Implementation:Cleanlab Cleanlab Multilabel Find Label Issues

From Leeroopedia
Revision as of 14:36, 16 February 2026 by Admin (talk | contribs) (Auto-imported from implementations/Cleanlab_Cleanlab_Multilabel_Find_Label_Issues.md)
(diff) ← Older revision | Latest revision (diff) | Newer revision → (diff)


Knowledge Sources
Domains Machine Learning, Data Quality, Multi-Label Classification
Last Updated 2026-02-09 00:00 GMT

Overview

The find_label_issues and find_multilabel_issues_per_class functions identify potentially mislabeled examples in multi-label classification datasets by decomposing the problem into independent binary classification subproblems per class.

Description

This module in cleanlab.multilabel_classification.filter provides two public functions:

  • find_label_issues: Identifies examples where any class appears to be incorrectly annotated. It delegates to the internal _find_label_issues_multilabel function from cleanlab.filter. Returns either a boolean mask (where True indicates a label issue) or an array of indices sorted by likelihood of mislabeling. Supports a low_memory mode that uses batched label issue detection for large datasets.
  • find_multilabel_issues_per_class: Provides finer-grained analysis by determining which specific classes are incorrectly annotated for each example. For each of the K classes, it constructs a binary (one-vs-rest) label vector and a complementary predicted probability matrix, then runs standard binary cleanlab.filter.find_label_issues on each subproblem. Can return boolean masks per class or ranked index lists along with per-class labels and prediction probabilities.

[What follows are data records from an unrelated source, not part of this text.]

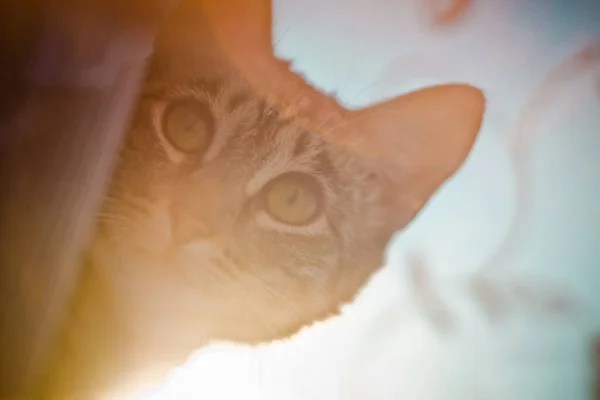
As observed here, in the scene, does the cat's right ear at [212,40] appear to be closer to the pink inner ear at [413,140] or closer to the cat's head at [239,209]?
the cat's head at [239,209]

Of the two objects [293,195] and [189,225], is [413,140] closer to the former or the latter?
[293,195]

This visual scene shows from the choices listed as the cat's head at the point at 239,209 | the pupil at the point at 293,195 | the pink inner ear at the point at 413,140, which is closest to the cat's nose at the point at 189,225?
the cat's head at the point at 239,209

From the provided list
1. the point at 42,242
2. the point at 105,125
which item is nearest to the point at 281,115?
the point at 105,125

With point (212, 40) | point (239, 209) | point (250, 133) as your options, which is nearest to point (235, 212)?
point (239, 209)

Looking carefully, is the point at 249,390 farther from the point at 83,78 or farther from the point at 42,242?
the point at 83,78

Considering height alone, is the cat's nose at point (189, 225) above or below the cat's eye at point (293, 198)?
below

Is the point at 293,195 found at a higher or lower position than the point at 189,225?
higher

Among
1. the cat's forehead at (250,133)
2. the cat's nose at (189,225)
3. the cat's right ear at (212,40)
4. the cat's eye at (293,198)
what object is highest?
the cat's right ear at (212,40)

Both functions accept a confident_joint parameter in the (K, 2, 2) one-vs-rest format, which captures the estimated joint distribution of noisy and true labels for each class independently.

Usage

Import find_label_issues when you need a single boolean mask or ranked list identifying which examples have any mislabeled class. Import find_multilabel_issues_per_class when you need to know exactly which classes are mislabeled for each example, which is useful for targeted re-annotation or for feeding into dataset summary functions.

Code Reference

Source Location

  • Repository: Cleanlab
  • File: cleanlab/multilabel_classification/filter.py
  • Lines: 1-303

Signature

def find_label_issues(
    labels: list,
    pred_probs: np.ndarray,
    return_indices_ranked_by: Optional[str] = None,
    rank_by_kwargs={},
    filter_by: str = "prune_by_noise_rate",
    frac_noise: float = 1.0,
    num_to_remove_per_class: Optional[List[int]] = None,
    min_examples_per_class=1,
    confident_joint: Optional[np.ndarray] = None,
    n_jobs: Optional[int] = None,
    verbose: bool = False,
    low_memory: bool = False,
) -> np.ndarray
def find_multilabel_issues_per_class(
    labels: list,
    pred_probs: np.ndarray,
    return_indices_ranked_by: Optional[str] = None,
    rank_by_kwargs={},
    filter_by: str = "prune_by_noise_rate",
    frac_noise: float = 1.0,
    num_to_remove_per_class: Optional[List[int]] = None,
    min_examples_per_class=1,
    confident_joint: Optional[np.ndarray] = None,
    n_jobs: Optional[int] = None,
    verbose: bool = False,
    low_memory: bool = False,
) -> Union[np.ndarray, Tuple[List[np.ndarray], List[Any], List[np.ndarray]]]

Import

from cleanlab.multilabel_classification.filter import find_label_issues
from cleanlab.multilabel_classification.filter import find_multilabel_issues_per_class

I/O Contract

Inputs (find_label_issues)

Name Type Required Description
labels List[List[int]] Yes List of noisy labels where each element is a list of class indices the example belongs to (e.g. [[1,2],[1],[0],...]).
pred_probs np.ndarray (N, K) Yes Model-predicted class probabilities. Columns need not sum to 1. Should ideally be out-of-sample predictions from cross-validation.
return_indices_ranked_by str or None No If None, returns a boolean mask. Otherwise one of: 'self_confidence', 'normalized_margin', 'confidence_weighted_entropy'. Returns sorted indices.
rank_by_kwargs dict No Extra keyword arguments for the ranking scoring function.
filter_by str No Confident learning method for filtering: 'prune_by_noise_rate' (default), 'prune_by_class', 'both', 'confident_learning', 'predicted_neq_given', 'low_normalized_margin', 'low_self_confidence'.
frac_noise float No Fraction of estimated label errors to return (default 1.0 = all).
num_to_remove_per_class List[int] No Number of mislabeled examples to return per class.
min_examples_per_class int No Minimum examples per class below which no issues are flagged (default 1).
confident_joint np.ndarray (K, 2, 2) No One-vs-rest confident joint. Auto-computed if not provided.
n_jobs int No Number of parallel processing threads.
verbose bool No If True, prints multiprocessing info.
low_memory bool No If True, uses batched detection for large datasets.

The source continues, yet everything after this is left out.